Chiesa

L'Udienza. Il Papa: no alla «faccia da immaginetta»

mercoledì 4 giugno 2014
Il dono della "pietà", suscitato dallo Spirito Santo, non va confuso con la "compassione" verso qualcuno, ma è il segno di una profonda, filiale appartenenza a Dio, che si traduce poi in amore gratuito e gioioso da riversare sugli altri. Lo ha affermato Papa Francesco all’udienza generale di questa mattina, rivolgendosi alle circa 50 mila persone presenti in Piazza San Pietro.
Quello della pietà, ha affermato il Papa, è “un dono dello Spirito Santo che tante volte viene frainteso o considerato in modo superficiale, e che invece tocca nel cuore la nostra identità e la nostra vita cristiana”. Bisogna “chiarire subito – ha precisato all’inizio – che questo dono non si identifica con l’avere compassione di qualcuno, avere pietà del prossimo, ma indica la nostra appartenenza a Dio e il nostro legame profondo con Lui, un legame che dà senso a tutta la nostra vita e che ci mantiene saldi, in comunione con Lui, anche nei momenti più difficili e travagliati”. Legame che, ha proseguito, “non va inteso come un dovere o un’imposizione. Si tratta invece di una relazione vissuta col cuore: è la nostra amicizia con Dio, donataci da Gesù, un’amicizia che cambia la nostra vita e ci riempie di entusiasmo, di gioia”.
Per questo, ha osservato Papa Francesco, “il dono della pietà suscita in noi innanzitutto la gratitudine e la lode. È questo infatti il motivo e il senso più autentico del nostro culto e della nostra adorazione. Quando lo Spirito Santo ci fa percepire la presenza del Signore e tutto il suo amore per noi, ci riscalda il cuore e ci muove quasi naturalmente alla preghiera e alla celebrazione. Pietà, dunque, è sinonimo di autentico spirito religioso, di confidenza filiale con Dio, di quella capacità di pregarlo con amore e semplicità che è propria delle persone umili di cuore”.
“Se il dono della pietà ci fa crescere nella relazione e nella comunione con Dio e ci porta a vivere come suoi figli, nello stesso tempo – ha affermato il Papa – ci aiuta a riversare questo amore anche sugli altri e a riconoscerli come fratelli. E allora sì che saremo mossi da sentimenti di pietà – non di pietismo! – nei confronti di chi ci sta accanto e di coloro che incontriamo ogni giorno”.
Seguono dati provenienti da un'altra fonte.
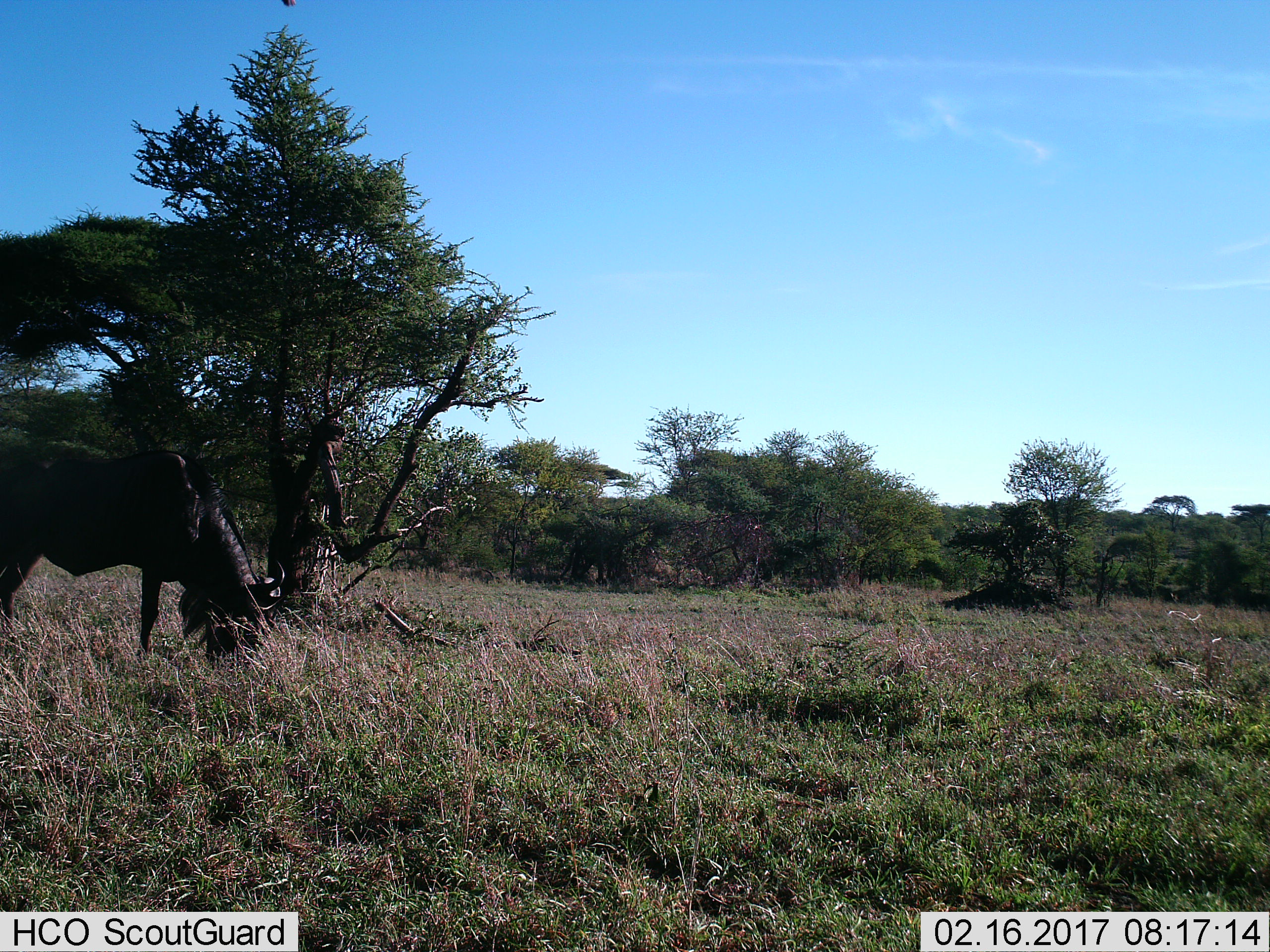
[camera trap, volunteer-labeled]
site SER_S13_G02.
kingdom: Animalia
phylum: Chordata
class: Mammalia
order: Artiodactyla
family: Bovidae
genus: Connochaetes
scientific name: Connochaetes taurinus taurinus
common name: blue wildebeest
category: wildebeestblue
Wildebeestblue (blue wildebeest) (Connochaetes taurinus taurinus), count 1. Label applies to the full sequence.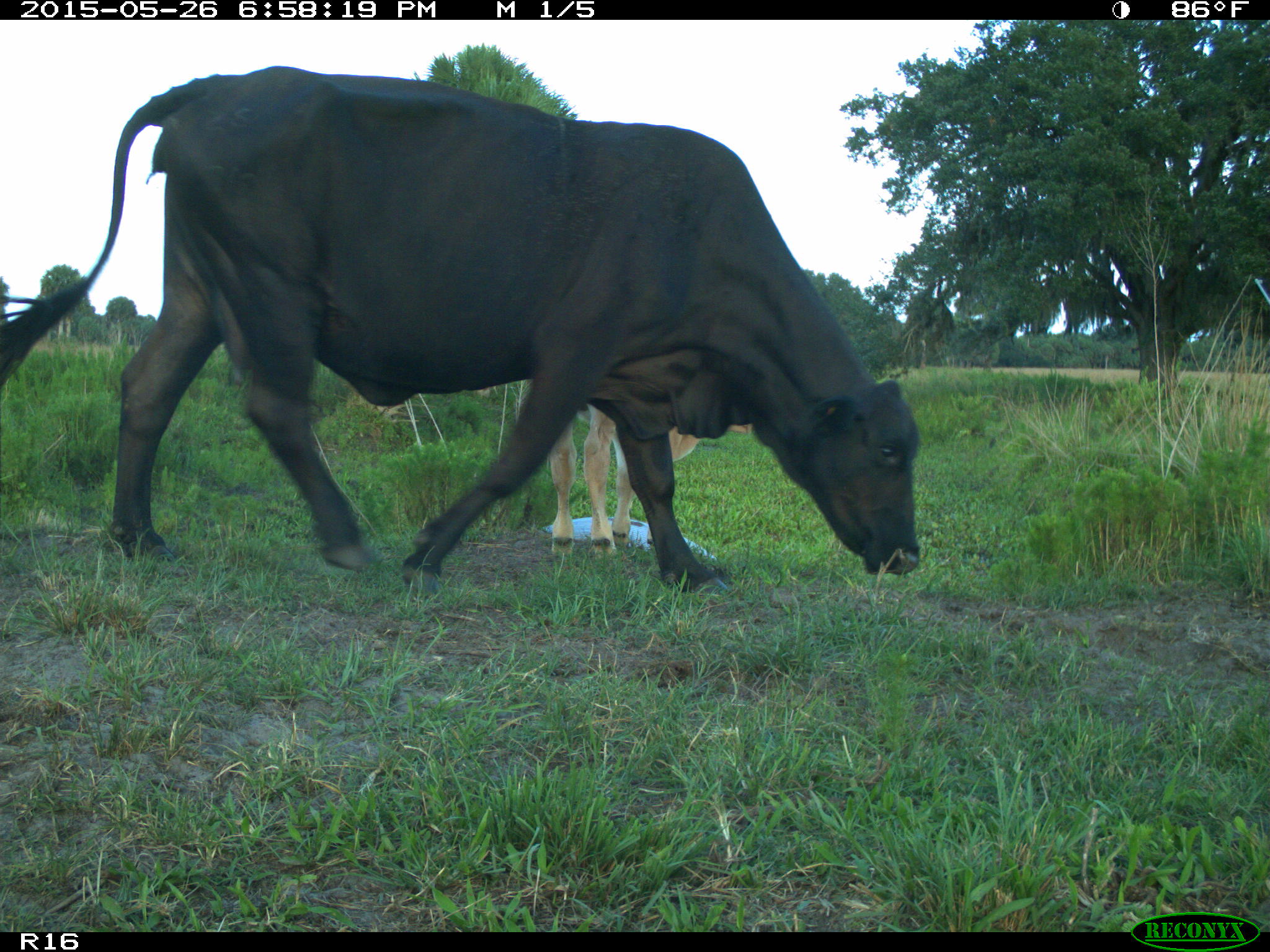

E qui, Papa Francesco ha spiegato perché abbia usato il termine di “pietismo” “Perché – ha detto – alcuni pensano che avere pietà è chiudere gli occhi, fare faccia di immaginetta, così, no? E anche fare finta di essere come un santo, no? Ma quello non è il dono della pietà (…) No, questo non è il dono della pietà”. Viceversa, ha soggiunto, “saremo davvero capaci di gioire con chi è nella gioia, di piangere con chi piange, di stare vicini a chi è solo o angosciato, di correggere chi è nell’errore, di consolare chi è afflitto, di accogliere e soccorrere chi è nel bisogno”.
Papa Francesco ha poi messo in evidenza il “rapporto molto, molto, stretto” fra il dono della pietà e quello della mitezza: “Il dono della pietà che ci dà lo Spirito Santo ci fa miti, ci fa tranquilli, pazienti, in pace con Dio: al servizio con mitezza degli altri”.
 “Chiediamo al Signore – ha concluso Papa Francesco – che il dono del suo Spirito possa vincere il nostro timore, le nostre incertezze, anche il nostro Spirito inquieto, impaziente, e possa renderci testimoni gioiosi di Dio e del suo amore, adorando il Signore in verità e anche nel servizio dei prossimi, con mitezza e anche col sorriso che sempre lo Spirito Santo ci dà nella gioia. Che lo Spirito Santo dia a tutti noi questo dono della pietà”.